Abstract:
The present work will deal with what is being considered the biggest tax controversy
ever judged by our supreme court to date, it is the exclusion of ICMS from the
calculation base of social contributions of PIS and COFINS, subject of Special Appeal
1.144 .4469 / PR, and the judgment of Extraordinary Appeal 574.706 / PR (Theme
69), which were well explored, with great care. The main objective is permeated in
the analysis of points that left room for interpretations, which are extremely relevant,
such as what should be the correct value to be taken into account when excluding the
basis for calculating these two contributions, and from when the effects of this
grandiose decision, must begin to be practiced. In fact, although the thesis of general
repercussion, signed by the STF was objective, the consequences and, mainly, to the
operational conditions, of this victory on the part of the taxpayers, still remains the
subject of conflicts in the legal scope.

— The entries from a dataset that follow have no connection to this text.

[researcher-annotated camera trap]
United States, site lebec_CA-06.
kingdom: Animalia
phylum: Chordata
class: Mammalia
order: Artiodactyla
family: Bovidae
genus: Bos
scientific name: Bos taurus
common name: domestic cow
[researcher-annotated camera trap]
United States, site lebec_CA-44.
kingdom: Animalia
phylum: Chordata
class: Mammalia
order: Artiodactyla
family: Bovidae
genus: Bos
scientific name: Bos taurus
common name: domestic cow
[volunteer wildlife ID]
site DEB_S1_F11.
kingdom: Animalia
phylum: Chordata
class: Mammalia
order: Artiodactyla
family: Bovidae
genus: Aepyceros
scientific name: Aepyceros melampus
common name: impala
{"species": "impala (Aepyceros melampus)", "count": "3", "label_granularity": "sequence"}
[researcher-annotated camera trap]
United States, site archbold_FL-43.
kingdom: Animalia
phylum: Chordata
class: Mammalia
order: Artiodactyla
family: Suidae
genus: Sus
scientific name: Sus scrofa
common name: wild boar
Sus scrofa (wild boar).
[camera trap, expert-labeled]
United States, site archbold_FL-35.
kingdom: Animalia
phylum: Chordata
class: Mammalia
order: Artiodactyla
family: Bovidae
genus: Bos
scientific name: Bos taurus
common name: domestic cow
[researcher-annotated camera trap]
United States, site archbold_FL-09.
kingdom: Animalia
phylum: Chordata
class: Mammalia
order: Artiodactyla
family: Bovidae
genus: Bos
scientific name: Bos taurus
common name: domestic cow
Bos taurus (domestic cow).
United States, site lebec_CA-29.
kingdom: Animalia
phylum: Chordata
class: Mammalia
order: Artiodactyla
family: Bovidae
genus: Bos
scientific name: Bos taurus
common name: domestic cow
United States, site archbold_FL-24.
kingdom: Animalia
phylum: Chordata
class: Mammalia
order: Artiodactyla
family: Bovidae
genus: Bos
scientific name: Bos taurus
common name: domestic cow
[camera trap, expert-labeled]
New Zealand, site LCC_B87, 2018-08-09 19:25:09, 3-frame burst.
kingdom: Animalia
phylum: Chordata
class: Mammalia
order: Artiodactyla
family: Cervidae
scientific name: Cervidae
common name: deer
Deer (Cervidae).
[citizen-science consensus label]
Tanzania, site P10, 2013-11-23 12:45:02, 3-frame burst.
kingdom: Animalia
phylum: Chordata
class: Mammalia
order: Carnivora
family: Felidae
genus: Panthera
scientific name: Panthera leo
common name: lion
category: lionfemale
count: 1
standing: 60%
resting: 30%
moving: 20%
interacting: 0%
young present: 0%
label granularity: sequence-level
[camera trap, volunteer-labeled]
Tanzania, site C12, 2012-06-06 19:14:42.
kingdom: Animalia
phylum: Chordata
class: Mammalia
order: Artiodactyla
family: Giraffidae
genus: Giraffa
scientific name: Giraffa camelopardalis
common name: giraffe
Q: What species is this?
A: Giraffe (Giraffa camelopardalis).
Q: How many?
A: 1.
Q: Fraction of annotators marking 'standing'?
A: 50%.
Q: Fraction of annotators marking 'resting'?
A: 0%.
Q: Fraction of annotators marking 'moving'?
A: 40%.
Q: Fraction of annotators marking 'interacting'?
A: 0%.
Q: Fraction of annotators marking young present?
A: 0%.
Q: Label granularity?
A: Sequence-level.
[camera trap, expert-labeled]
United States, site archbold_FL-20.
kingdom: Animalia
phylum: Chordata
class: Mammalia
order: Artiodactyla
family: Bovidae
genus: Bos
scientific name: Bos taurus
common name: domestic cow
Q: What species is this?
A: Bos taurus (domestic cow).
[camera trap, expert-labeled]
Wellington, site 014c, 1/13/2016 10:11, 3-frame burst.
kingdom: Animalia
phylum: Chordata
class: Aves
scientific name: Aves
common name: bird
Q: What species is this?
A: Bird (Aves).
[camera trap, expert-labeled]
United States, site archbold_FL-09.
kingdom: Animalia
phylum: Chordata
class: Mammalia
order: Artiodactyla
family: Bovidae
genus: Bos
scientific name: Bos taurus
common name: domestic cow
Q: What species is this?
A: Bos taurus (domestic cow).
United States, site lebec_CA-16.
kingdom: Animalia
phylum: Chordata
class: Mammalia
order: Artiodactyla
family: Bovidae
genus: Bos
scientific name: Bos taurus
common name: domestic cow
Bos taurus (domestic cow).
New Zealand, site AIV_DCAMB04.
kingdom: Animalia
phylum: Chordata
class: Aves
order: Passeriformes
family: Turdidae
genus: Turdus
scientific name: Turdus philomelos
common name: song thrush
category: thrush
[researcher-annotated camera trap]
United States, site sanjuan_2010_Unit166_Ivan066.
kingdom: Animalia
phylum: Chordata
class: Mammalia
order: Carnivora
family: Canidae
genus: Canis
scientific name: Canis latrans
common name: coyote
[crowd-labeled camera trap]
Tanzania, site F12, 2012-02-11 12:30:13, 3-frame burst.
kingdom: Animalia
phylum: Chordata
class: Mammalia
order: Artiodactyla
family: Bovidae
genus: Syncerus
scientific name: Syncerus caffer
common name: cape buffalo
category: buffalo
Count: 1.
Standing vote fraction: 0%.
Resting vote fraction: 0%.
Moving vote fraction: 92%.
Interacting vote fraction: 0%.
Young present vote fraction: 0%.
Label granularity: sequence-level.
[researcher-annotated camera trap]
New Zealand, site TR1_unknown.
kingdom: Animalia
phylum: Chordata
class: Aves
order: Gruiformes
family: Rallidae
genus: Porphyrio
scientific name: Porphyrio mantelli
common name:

It is noteworthy that, under this scenario, the
National Treasury filed, in the face of the ruling, Declaration Embargos, and also the
Federal Revenue of Brazil, issued the Internal Consultation Solution No. 13, with the
objective of guidance, under its prism and certain , which we highlight main points,
which contributed to the objective of the work. In the meantime, of a great judgment
that represents a firmament of understanding on tax jurisprudence, we will try to
identify, always with support in the constitutional text, which is the due value of the
ICMS to be excluded in the calculation basis of the two contributions, and even when
effects should start to have their effects.